Der Aero-Club Kehl e.V. besitzt für seine Mitglieder 5 Segelflugzeuge, und zwar 2 Doppelsitzer und 3 Einsitzer.
 
Gestartet werden kann in Kehl sowohl im Windenschlepp als auch im Flugzeugschlepp.
Für den Windenschlepp steht eine Doppeltrommelwinde der Firma Tost bereit. Wir können lediglich ca. 750 Meter Seil auslegen, wodurch wir auf eine Ausklinkhöhe von ca. 250 bis 300 Meter kommen. Da unser Fluggelände genau in den Hauptwindrichtungen Nord oder Süd liegt, haben wir an ca 80 % der Flugbetriebstage den Wind direkt von vorne, was die kurze Schleppstrecke wieder einiger maßen kompensiert. Wir nutzen den Windenschlepp hauptsächlich für die Schulung. Und trotz geringer Schlepphöhe kommen wir, wenn es Thermik hat, recht gut aus der Winde weg. Auch wir haben unsere Hausbärte.
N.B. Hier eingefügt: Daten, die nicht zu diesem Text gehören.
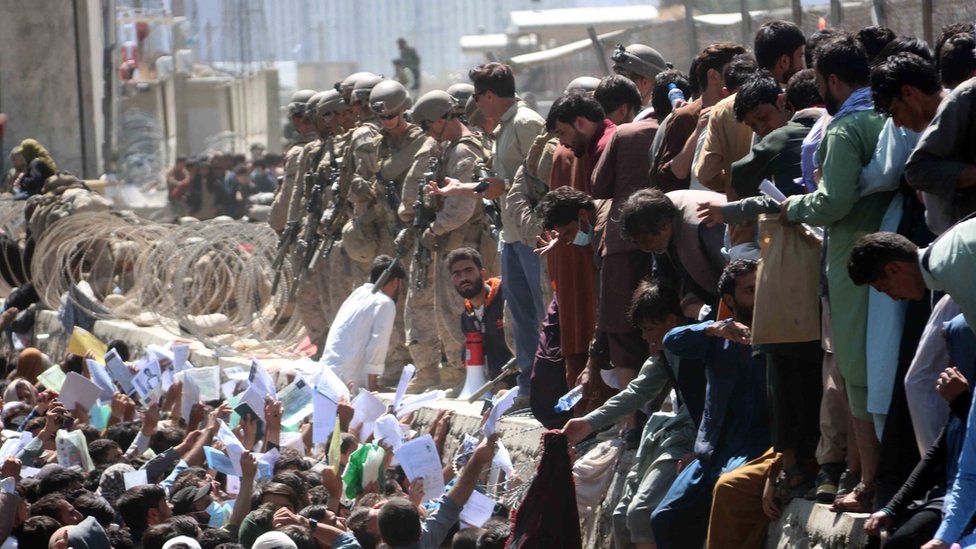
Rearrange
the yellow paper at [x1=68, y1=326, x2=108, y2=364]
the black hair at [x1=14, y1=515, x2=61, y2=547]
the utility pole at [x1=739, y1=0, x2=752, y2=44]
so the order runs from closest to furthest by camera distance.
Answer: the black hair at [x1=14, y1=515, x2=61, y2=547]
the utility pole at [x1=739, y1=0, x2=752, y2=44]
the yellow paper at [x1=68, y1=326, x2=108, y2=364]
Für den Flugzeugschlepp steht uns die Motormaschine DR400R zur Verfügung. Damit lassen sich die Leistungsflieger an Tagen, an denen die Thermik im Rheintal schlecht ist, oder auch zum Wellenfliegen, in den Schwarzwald schleppen (Schleppzeiten ca. 15 Minuten). Als Ersatzschlepper dient das Ultraleichtflugzeug C42.
 
Nun zu der unter Segelfliegern oft geäußerten Meinung, im Rheintal gibt es keine Thermik. Das stimmt nicht. Grundsätzlich kann man sagen, dass wir im Sommer bei stabilen Hochdruckwetterlagen bzw. Inversionswetterlagen manchmal im Gegensatz zum Schwarzwald (Ostkante) oder zur Schwäbischen Alb keine bzw. nur sehr schwache Thermik haben, die auch sehr spät am Tag beginnt. Jedoch haben wir gerade im Frühjahr oder auch im Sommer nach Durchzug einer Kaltfront oder eben an Tagen mit entsprechenden meteorologischen Bedingungen sehr gute Thermik, auch zum Überland fliegen. Der Leistungsflieger kann z.B. abends beim Heimflug schon recht früh im Nord- oder Südschwarzwald einen Endanflug zum nur 150 Meter hoch gelegenen Kehl beginnen. Noch ein Vorteil: Wir haben ausreichende Außenlandemöglichkeiten im Rheintal. Und noch was besonderes: Abendthermik über Kehl und Straßburg.
 
Ein Geheimtipp für unsere Gegend ist die Schwarzwaldwelle – bei Ostwind. Zu den sicheren Einstiegen ab circa 1000 Meter GND, die im Bereich zwischen Achern / Kappelrodeck / Oberkirch liegen, schleppen wir ca. 15 Minuten. Das bedeutet, schneller kommt man da von keinem anderen Platz hin. Und abends zurück nach Kehl kommt man immer – mit Rückenwind.
 
Selbstverständlich sind Gastsegelflieger mit oder ohne eigenem Segelflugzeug bei uns gerne gesehen – auch Eigenstarter.
 
Wir pflegen schon seit vielen Jahren eine sehr gute grenzüberschreitende Freundschaft zu unseren französischen Segelfliegerfreunden vom nur ca. 10 km Luftlinie entfernten Straßburger Sportflugplatz „Polygone“. Somit kennen wir uns nicht nur anonym vom gemeinsamen Kurbeln in der Thermik, sondern auch persönlich von vielen Treffen. Natürlich gibt es auch mal Außenlandungen, meistens der Straßburger bei uns, da deren Revier ebenfalls der Schwarzwald ist.
 
Des weiteren sind wir stets im Kontakt mit unseren Offenburger Segelflieger-Kollegen. Wir helfen uns gegenseitig aus, sei es mit dem Schleppflugzeug, oder auch bei der  Schulung.